**TASK INSTRUCTIONS**
Emit the data below verbatim, stripping out any pictures.
[BEGIN INPUT FOR THIS TASK]
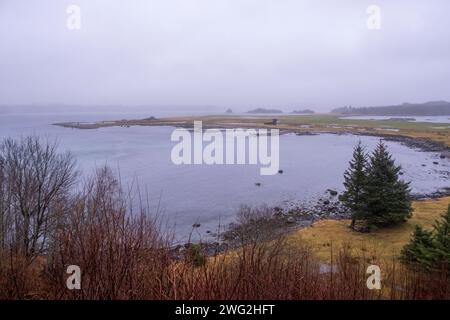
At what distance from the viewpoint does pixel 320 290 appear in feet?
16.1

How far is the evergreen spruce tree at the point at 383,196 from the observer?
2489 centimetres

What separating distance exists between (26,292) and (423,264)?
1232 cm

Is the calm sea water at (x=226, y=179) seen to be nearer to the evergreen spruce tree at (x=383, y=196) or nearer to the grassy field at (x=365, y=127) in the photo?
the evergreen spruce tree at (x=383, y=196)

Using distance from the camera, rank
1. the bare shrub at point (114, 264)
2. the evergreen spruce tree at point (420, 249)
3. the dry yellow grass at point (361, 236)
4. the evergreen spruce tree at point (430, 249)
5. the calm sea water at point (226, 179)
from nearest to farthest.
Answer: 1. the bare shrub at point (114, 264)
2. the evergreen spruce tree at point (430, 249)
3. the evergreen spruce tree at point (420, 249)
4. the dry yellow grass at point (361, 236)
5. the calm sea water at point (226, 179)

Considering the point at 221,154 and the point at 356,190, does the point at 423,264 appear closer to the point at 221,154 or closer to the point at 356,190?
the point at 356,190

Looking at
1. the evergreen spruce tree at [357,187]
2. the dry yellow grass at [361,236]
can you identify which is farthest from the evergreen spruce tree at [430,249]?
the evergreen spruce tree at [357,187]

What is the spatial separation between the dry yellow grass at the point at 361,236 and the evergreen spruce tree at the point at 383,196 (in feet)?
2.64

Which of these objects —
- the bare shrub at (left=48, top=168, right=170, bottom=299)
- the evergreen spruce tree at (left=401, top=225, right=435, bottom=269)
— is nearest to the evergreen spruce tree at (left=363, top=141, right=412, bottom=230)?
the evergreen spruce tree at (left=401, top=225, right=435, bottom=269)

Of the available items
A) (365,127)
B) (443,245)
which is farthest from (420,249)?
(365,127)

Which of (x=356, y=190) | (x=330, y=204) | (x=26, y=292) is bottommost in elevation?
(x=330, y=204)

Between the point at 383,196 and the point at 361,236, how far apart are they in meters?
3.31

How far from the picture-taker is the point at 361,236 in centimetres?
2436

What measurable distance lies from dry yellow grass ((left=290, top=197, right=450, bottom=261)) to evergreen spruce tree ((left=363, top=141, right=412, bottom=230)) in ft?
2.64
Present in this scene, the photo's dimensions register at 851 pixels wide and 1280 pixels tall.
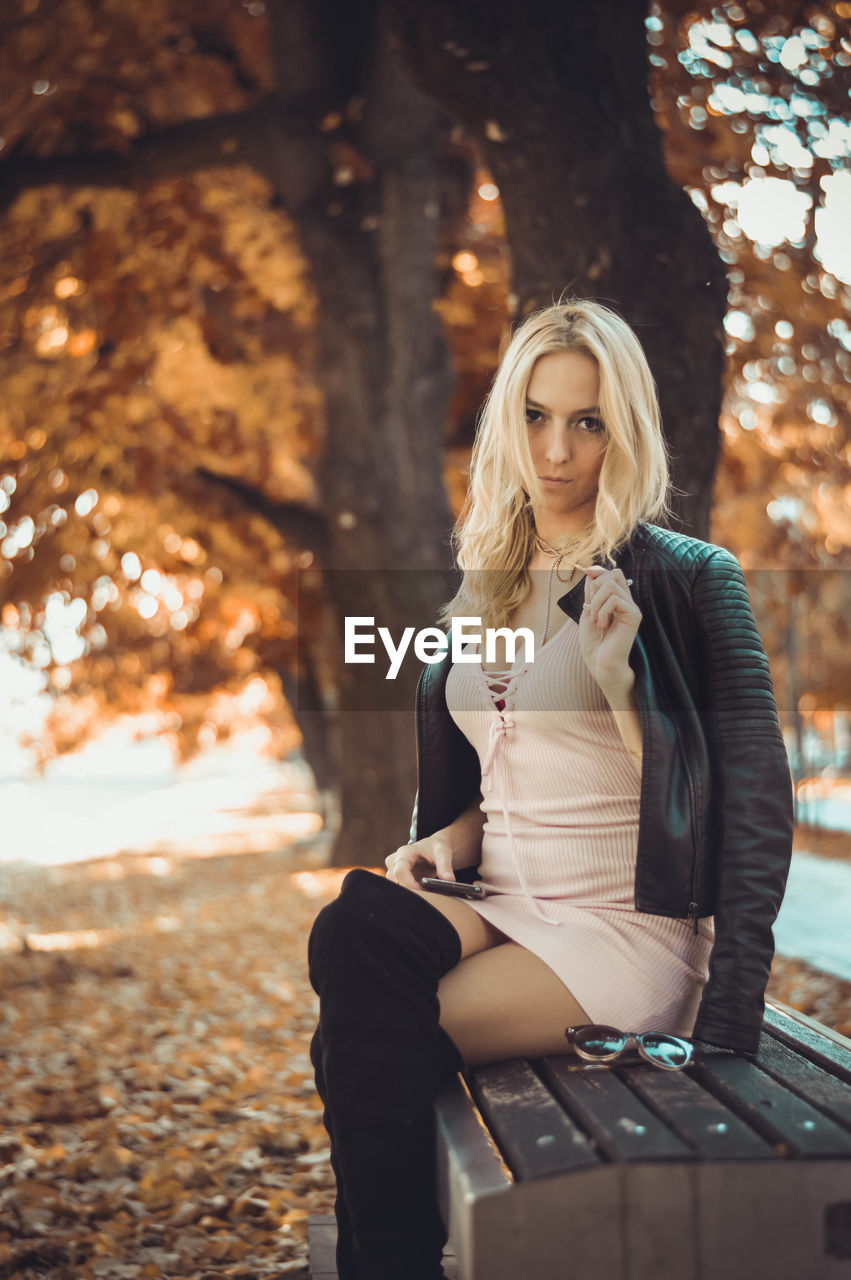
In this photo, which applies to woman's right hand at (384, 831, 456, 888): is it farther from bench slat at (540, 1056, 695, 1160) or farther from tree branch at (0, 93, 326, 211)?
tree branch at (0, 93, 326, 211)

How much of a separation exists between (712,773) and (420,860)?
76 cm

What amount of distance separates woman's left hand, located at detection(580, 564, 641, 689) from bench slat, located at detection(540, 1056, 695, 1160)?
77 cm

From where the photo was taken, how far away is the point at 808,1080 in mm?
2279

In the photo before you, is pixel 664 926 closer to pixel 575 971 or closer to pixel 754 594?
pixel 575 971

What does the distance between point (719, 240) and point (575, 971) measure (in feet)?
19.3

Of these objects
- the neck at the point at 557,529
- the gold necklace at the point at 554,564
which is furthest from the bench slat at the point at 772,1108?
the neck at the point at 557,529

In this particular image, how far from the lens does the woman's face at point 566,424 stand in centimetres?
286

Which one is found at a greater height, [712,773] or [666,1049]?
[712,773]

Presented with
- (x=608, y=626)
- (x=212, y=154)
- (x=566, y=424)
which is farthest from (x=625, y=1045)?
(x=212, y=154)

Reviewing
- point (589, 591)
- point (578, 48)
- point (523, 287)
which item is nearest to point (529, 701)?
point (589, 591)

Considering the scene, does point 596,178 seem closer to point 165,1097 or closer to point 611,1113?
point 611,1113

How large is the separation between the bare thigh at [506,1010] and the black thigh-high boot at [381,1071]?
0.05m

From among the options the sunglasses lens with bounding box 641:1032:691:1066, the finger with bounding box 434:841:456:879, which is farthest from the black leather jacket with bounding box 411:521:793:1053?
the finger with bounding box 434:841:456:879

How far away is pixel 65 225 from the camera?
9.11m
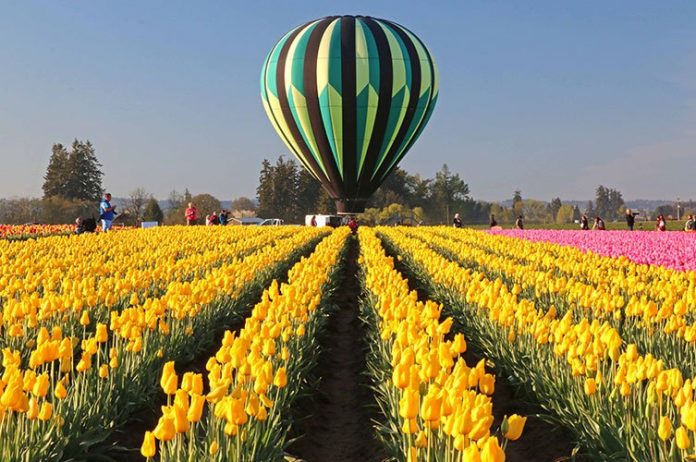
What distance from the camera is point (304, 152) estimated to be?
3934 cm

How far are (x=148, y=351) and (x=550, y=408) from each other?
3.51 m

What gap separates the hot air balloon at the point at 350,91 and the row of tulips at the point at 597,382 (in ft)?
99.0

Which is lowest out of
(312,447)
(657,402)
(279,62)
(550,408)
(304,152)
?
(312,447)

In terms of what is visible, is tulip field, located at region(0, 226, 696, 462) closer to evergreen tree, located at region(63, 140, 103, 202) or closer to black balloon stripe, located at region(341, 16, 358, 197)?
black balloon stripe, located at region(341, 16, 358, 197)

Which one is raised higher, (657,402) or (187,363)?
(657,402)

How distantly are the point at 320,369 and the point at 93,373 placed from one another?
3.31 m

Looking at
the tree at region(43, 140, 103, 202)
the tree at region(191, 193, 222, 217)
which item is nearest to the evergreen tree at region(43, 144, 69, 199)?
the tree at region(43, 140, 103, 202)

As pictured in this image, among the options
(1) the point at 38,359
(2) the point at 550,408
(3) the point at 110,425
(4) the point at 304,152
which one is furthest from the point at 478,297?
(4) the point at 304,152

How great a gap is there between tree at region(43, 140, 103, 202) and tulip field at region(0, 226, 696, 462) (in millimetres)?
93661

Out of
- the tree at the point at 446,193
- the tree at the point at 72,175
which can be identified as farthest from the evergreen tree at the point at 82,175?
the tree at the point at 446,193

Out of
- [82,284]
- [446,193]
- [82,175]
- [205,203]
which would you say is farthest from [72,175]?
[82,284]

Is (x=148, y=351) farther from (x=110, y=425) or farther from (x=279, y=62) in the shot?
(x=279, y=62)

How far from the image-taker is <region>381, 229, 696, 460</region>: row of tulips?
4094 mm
[END INPUT FOR THIS TASK]
**WRITTEN RESPONSE**
At what distance from the viewpoint does pixel 320 290 appear in feet?
16.1

How far is the evergreen spruce tree at the point at 383,196 from the observer?
2489 centimetres

What separating distance exists between (26,292) and (423,264)?
1232 cm

Is the calm sea water at (x=226, y=179) seen to be nearer to the evergreen spruce tree at (x=383, y=196) or nearer to the grassy field at (x=365, y=127) in the photo?
the evergreen spruce tree at (x=383, y=196)

Using distance from the camera, rank
1. the bare shrub at point (114, 264)
2. the evergreen spruce tree at point (420, 249)
3. the dry yellow grass at point (361, 236)
4. the evergreen spruce tree at point (430, 249)
5. the calm sea water at point (226, 179)
from nearest to farthest.
Answer: 1. the bare shrub at point (114, 264)
2. the evergreen spruce tree at point (430, 249)
3. the evergreen spruce tree at point (420, 249)
4. the dry yellow grass at point (361, 236)
5. the calm sea water at point (226, 179)

Considering the point at 221,154 and the point at 356,190, does the point at 423,264 appear closer to the point at 221,154 or closer to the point at 356,190?
the point at 356,190

Looking at
1. the evergreen spruce tree at [357,187]
2. the dry yellow grass at [361,236]
can you identify which is farthest from the evergreen spruce tree at [430,249]?
the evergreen spruce tree at [357,187]

What is the spatial separation between the dry yellow grass at the point at 361,236 and the evergreen spruce tree at the point at 383,196 (in feet)?
2.64

Which of these objects —
- the bare shrub at (left=48, top=168, right=170, bottom=299)
- the evergreen spruce tree at (left=401, top=225, right=435, bottom=269)
— is nearest to the evergreen spruce tree at (left=363, top=141, right=412, bottom=230)?
the evergreen spruce tree at (left=401, top=225, right=435, bottom=269)

Of the available items
A) (365,127)
B) (443,245)
which is farthest from (420,249)?
(365,127)

Which of (x=356, y=190) | (x=330, y=204) | (x=26, y=292) is bottommost in elevation?
(x=330, y=204)

Between the point at 383,196 and the point at 361,236, how far apart are they in meters?
3.31

How far from the picture-taker is the point at 361,236 in centimetres?
2436

What measurable distance lies from dry yellow grass ((left=290, top=197, right=450, bottom=261)) to evergreen spruce tree ((left=363, top=141, right=412, bottom=230)) in ft?
2.64
Present in this scene, the photo's dimensions register at 851 pixels wide and 1280 pixels tall.
In this photo, which applies to woman's right hand at (384, 831, 456, 888): is it farther from bench slat at (540, 1056, 695, 1160) or farther from tree branch at (0, 93, 326, 211)?
tree branch at (0, 93, 326, 211)

How much of a separation exists between (712,773) and (420,860)?
76 cm

What amount of distance separates woman's left hand, located at detection(580, 564, 641, 689) from bench slat, located at detection(540, 1056, 695, 1160)?
77 cm

From where the photo was taken, how far away is the point at 808,1080 in mm?
2279

In the photo before you, is pixel 664 926 closer to pixel 575 971 or closer to pixel 754 594?
pixel 575 971

What does the distance between point (719, 240) and point (575, 971) measure (in feet)?
19.3

Of these objects
- the neck at the point at 557,529
- the gold necklace at the point at 554,564
which is furthest from the bench slat at the point at 772,1108?
the neck at the point at 557,529

In this particular image, how far from the lens does the woman's face at point 566,424 stand in centimetres?
286

Which one is found at a greater height, [712,773] or [666,1049]?
[712,773]

Presented with
- (x=608, y=626)
- (x=212, y=154)
- (x=566, y=424)
which is farthest from (x=625, y=1045)?
(x=212, y=154)

Reviewing
- point (589, 591)
- point (578, 48)
- point (523, 287)
which item is nearest to point (529, 701)?
point (589, 591)

Considering the scene, does point 596,178 seem closer to point 165,1097 or closer to point 611,1113?
point 611,1113

How large is the separation between the bare thigh at [506,1010] and the black thigh-high boot at [381,1071]?
0.05m

From among the options the sunglasses lens with bounding box 641:1032:691:1066, the finger with bounding box 434:841:456:879, which is farthest from the black leather jacket with bounding box 411:521:793:1053?
the finger with bounding box 434:841:456:879

How far away is pixel 65 225 from the camera?
9.11m
What distance from the camera is point (304, 152) estimated to be?
3934 cm

How far are (x=148, y=351) and (x=550, y=408) from each other?
3.51 m

What gap separates the hot air balloon at the point at 350,91 and the row of tulips at the point at 597,382 (in ft)?
99.0

Which is lowest out of
(312,447)
(657,402)
(279,62)
(550,408)
(304,152)
?
(312,447)

In terms of what is visible, is tulip field, located at region(0, 226, 696, 462) closer to evergreen tree, located at region(63, 140, 103, 202) or closer to black balloon stripe, located at region(341, 16, 358, 197)?
black balloon stripe, located at region(341, 16, 358, 197)

Which one is raised higher, (657,402) or (187,363)?
(657,402)

How distantly are the point at 320,369 and the point at 93,373 placed from one another?
3.31 m

Looking at
the tree at region(43, 140, 103, 202)
the tree at region(191, 193, 222, 217)
which item is nearest to the evergreen tree at region(43, 144, 69, 199)?
the tree at region(43, 140, 103, 202)

As pictured in this image, among the options
(1) the point at 38,359
(2) the point at 550,408
(3) the point at 110,425
(4) the point at 304,152
which one is furthest from the point at 478,297?
(4) the point at 304,152

How great a gap is there between tree at region(43, 140, 103, 202) and tulip field at region(0, 226, 696, 462) (in millimetres)?
93661

Out of
- the tree at the point at 446,193
- the tree at the point at 72,175
which can be identified as farthest from the evergreen tree at the point at 82,175?
the tree at the point at 446,193

Out of
- [82,284]
- [446,193]
- [82,175]
- [205,203]
which would you say is farthest from [72,175]?
[82,284]

Is (x=148, y=351) farther from (x=110, y=425) or farther from (x=279, y=62) in the shot?
(x=279, y=62)

How far from the image-taker is <region>381, 229, 696, 460</region>: row of tulips?
4094 mm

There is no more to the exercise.